* EXERCISE DIRECTIONS
What is wanted is the line holding "scientific name: Crax rubra" and every later line through the end of the entries, set down exactly.

* Dataset entries
- - -

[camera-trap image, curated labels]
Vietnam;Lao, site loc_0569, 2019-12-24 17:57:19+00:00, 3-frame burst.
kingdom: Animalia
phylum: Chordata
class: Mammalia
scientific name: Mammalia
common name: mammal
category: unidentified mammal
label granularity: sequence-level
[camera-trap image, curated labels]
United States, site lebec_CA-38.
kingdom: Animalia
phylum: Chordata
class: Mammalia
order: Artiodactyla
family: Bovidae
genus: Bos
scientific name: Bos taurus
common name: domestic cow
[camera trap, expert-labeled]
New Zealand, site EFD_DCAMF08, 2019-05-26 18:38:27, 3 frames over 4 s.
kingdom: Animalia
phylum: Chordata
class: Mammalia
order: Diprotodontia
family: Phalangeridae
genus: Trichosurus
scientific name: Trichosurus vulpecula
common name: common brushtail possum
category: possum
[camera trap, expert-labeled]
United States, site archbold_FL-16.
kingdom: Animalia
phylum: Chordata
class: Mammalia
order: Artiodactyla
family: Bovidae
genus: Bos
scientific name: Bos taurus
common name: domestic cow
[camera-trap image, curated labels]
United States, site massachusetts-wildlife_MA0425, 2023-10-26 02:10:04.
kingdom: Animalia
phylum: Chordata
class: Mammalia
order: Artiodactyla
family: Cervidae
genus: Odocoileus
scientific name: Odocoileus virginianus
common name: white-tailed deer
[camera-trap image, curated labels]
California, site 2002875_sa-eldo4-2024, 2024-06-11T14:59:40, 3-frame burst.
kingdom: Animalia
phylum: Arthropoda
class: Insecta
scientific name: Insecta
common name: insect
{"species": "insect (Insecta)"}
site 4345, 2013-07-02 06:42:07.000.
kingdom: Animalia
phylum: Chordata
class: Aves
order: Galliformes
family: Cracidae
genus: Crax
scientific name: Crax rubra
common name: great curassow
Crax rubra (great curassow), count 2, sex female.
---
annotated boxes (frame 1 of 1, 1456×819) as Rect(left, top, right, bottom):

- - -

* COMPLETED TASK
scientific name: Crax rubra
common name: great curassow
Crax rubra (great curassow), count 2, sex female.
---
annotated boxes (frame 1 of 1, 1456×819) as Rect(left, top, right, bottom):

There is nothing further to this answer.